Tag: Mary Oliver

  • And So On

    The Lorax: Which way does a tree fall?
    The Once-ler: Uh, down?
    The Lorax: A tree falls the way it leans. Be careful which way you lean.
    ― Dr. Seuss, The Lorax

    I saw a bumper sticker on a car at a red light that was meant to goad the left. Something along the lines of: Straight. Conservative. Christian. Gun Owner. Is there anything else I can piss you off with? I looked at her in the mirror as she smoked a cigarette like she had to beat the light, then threw it on the pavement to burn out and roll around in the traffic. I thought to myself, maybe a few more things. If I ever wanted to concern myself with that level of self-celebratory misery anyway.

    We are each leaning the way we lean, however things may fall. I don’t put bumper stickers on my own vehicle, but if I did, it would be in the form of a question. Perhaps borrowing from old friend Mary Oliver, who asked the ultimate question we all ought to ask ourselves today and every day in The Summer Day:

    Tell me, what is it you plan to do
    with your one wild and precious life?

    Plans have a way of changing, because life changes and so do the living. When I was younger I was a master planner in all the things I would do one day. I’ve learned to stop planning so much and simply do. Do something right now that tilts that future possibility in our favor. Want to write that novel? Write. Want to lose 20 pounds? Move and make better choices in what goes in your mouth. And so on.

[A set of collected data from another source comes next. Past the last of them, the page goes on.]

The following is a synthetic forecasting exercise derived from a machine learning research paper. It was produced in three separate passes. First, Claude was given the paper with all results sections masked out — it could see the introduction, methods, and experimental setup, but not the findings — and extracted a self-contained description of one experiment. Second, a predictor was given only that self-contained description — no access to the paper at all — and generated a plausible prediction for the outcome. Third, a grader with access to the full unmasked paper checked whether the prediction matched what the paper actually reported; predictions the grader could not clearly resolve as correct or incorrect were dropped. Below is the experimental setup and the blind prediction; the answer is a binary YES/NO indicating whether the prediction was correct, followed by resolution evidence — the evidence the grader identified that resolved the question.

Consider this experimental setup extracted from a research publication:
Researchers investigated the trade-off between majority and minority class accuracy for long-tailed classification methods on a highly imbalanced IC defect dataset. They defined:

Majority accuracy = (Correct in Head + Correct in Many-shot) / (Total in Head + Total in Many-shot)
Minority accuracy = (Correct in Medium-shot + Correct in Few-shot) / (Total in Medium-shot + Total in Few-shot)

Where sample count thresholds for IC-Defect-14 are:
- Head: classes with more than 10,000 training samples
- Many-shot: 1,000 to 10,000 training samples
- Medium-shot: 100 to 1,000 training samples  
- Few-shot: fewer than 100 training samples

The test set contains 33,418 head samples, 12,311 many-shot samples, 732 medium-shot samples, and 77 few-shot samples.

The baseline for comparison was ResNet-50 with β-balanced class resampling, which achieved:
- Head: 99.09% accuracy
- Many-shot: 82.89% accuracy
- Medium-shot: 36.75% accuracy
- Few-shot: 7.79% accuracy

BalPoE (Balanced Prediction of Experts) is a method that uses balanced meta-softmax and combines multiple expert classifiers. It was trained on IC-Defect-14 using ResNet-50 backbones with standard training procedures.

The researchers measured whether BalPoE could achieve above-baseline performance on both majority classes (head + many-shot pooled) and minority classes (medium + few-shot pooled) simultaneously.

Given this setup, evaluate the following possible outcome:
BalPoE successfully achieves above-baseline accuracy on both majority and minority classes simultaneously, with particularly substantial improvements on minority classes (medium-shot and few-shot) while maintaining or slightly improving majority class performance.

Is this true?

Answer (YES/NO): NO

    And there’s the thing: And so on. And so each of our days is filled with habits and ritual, on and on to wherever they will take us. Be sure to lean in to the right habits and rituals. We are what we repeatedly do, as Aristotle once said and this blog has repeated, well, repeatedly. Aristotle quotes would make great bumper stickers too (tell that to the spent cigarette litterer).

    November is already a week old, and candidly, it’s not slowing down anytime soon. Life leaps forward even as the soul asks us to slow down and take it all in. To do a lot of things in a lifetime requires us to lean towards positive habits and productivity. But all work and no play makes Jack a dull boy. When we lean into any one thing too much we tend to lose our balance. Don’t forget to fold something precious into each day.

  • Busy Got Me

    When I am among the trees,
    especially the willows and the honey locust,
    equally the beech, the oaks and the pines,
    they give off such hints of gladness,
    I would almost say that they save me, and daily.
    I am so distant from the hope of myself,
    in which I have goodness, and discernment,
    and never hurry through the world
    but walk slowly, and bow often.
    Around me the trees stir in their leaves
    and call out, “Stay awhile.”
    The light flows from their branches.
    And they call again, “It’s simple,” they say,
    “and you too have come
    into the world to do this, to go easy, to be filled
    with light, and to shine.

    — Mary Oliver, When I Am Among the Trees

    Suddenly the leaves have returned to the earth. Tropical rain and gusty wind have done the job, and wet clumps of oak leaves blanket everything like a first snow. I shuffle through the fallen leaves knowing that I didn’t walk in the woods nearly enough this season. Busy got me once again.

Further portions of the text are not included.